On Wednesday, new Homeland Security Secretary John Kelly said in Congress that the United States is considering making all visitors to the country hand over their social-media account passwords, which runs against the security recommendations of Google, Facebook, Twitter, LinkedIn, Snap (formerly Snapchat), and many others.
Laurie Penny, another journalist, says her frequent reporting on feminist and cultural issues makes her digital data a “target,” even at international borders.
“Anything particularly sensitive, I keep on paper,” she says. “As a female journalist, I think a lot about kompromat,” the Russian term for compromising material that can be used to blackmail someone.
“When I’m traveling, I make sure that I have money and wallet things stashed in different places,” Norton says, in case she gets mugged. “I feel the same way about international borders and law enforcement,” so she keeps her “interesting” documents in different spots.
“Anything that’s been taken from you—assume it’s cloned. Assume it’s got a co-owner.” — Quinn Norton, digital-security advocate and journalist
For many, interesting information doesn’t necessarily indicate illegal activity, or even politically sensitive activity such as protesting in public. People suspected simply of being political activists have had their devices confiscated, searched, and sent to government facilities for “extensive forensic analysis.”
And so have government employees the CBP deems worthy of closer scrutiny.
One U.S. citizen who works for NASA’s Jet Propulsion Lab in Pasadena, Calif., publicly posted on Facebook earlier this week that CBP agents temporarily confiscated his government-issued phone. The JPL employee, Sidd Bikkannavar, added that JPL colleagues are examining the phone to see what, if anything, CBP copied, and if surveillance software was installed on the phone.

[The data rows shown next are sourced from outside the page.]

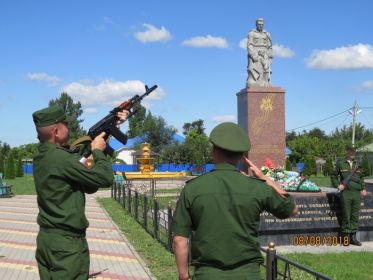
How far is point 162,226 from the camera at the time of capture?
33.6 ft

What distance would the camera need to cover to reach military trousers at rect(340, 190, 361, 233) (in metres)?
8.97

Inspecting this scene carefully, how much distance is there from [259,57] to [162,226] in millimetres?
9530

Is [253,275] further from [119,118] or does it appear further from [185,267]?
[119,118]

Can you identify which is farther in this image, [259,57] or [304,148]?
[304,148]

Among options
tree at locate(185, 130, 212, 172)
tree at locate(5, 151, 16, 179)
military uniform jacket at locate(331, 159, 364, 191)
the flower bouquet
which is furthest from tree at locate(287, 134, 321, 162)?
military uniform jacket at locate(331, 159, 364, 191)

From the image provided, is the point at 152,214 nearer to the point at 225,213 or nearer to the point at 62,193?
the point at 62,193

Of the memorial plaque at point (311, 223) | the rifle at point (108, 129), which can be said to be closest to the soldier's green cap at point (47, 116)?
the rifle at point (108, 129)

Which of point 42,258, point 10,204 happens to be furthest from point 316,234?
point 10,204

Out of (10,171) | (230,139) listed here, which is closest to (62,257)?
(230,139)

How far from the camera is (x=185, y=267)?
2930mm

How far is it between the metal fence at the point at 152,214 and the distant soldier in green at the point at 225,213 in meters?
5.30

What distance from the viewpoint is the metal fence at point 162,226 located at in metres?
4.26

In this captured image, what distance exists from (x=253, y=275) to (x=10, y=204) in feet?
56.6
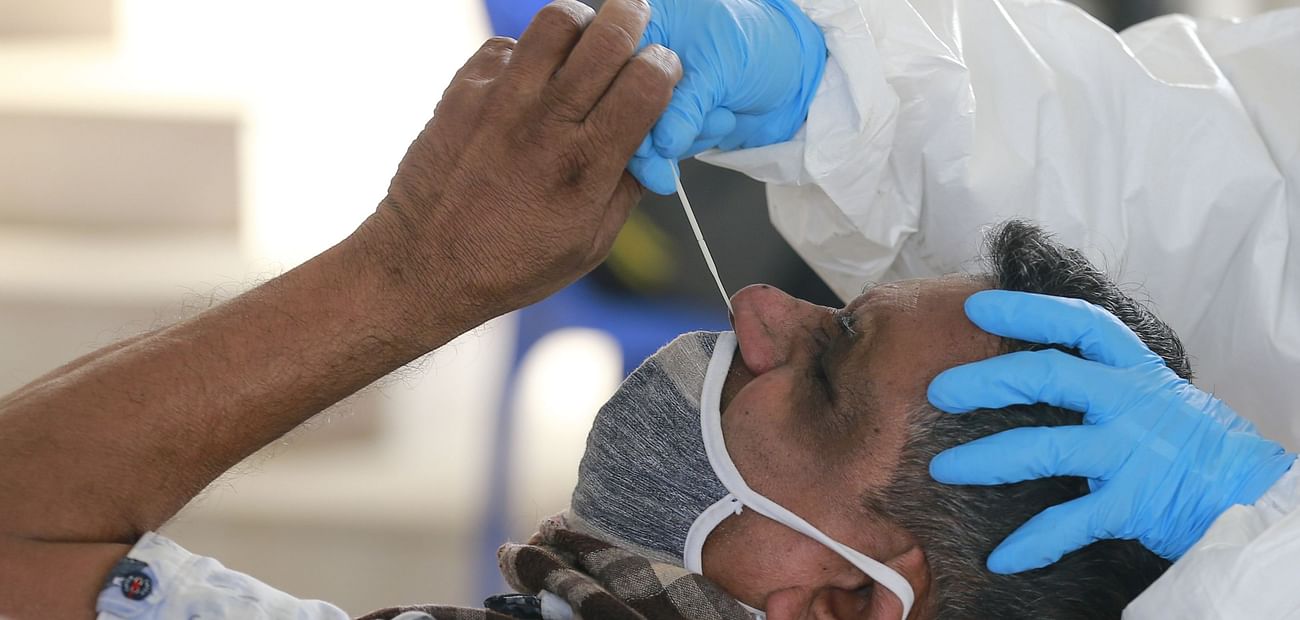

“Anything that’s been taken from you—assume it’s cloned,” Norton says. “Assume it’s got a co-owner.”
Step 4: Make backups, use encryption, and switch devices
You should regularly back up your computer and smartphone, in case they spontaneously explode or suffer from some other catastrophe that causes an irretrievable loss of data. The EFF recommends using backups also to restore data you’ve temporarily removed from a phone or laptop prior to international travel.
When you rely on cloud-based backups to restore data you’ve wiped from a phone, ensure that you restore that data over an encrypted connection such as through a virtual private network service. And be attentive to your cloud service’s own data privacy limitations, which can be affected by how long it stores your data. You can also back up your data to an external hard drive you leave in a secure spot at home.
Some people suggest traveling with “burner phones” that you can cheaply purchase and ditch. But the EFF’s Schwartz cautions that authorities can track them down rather easily, if you add a known email or social-media account to them.
If practical, it’s safer to purchase, secure, and keep more broadly connected devices in countries you frequently visit, such that you’re not crossing borders with them, Norton says. Devices you travel with would have minimal storage, accounts, and connectivity.
So how many laptops does Norton have stashed across the globe? ”That’s an interesting question,” she says, “that I neither know the answer to nor want to disclose, but most of them are crap.”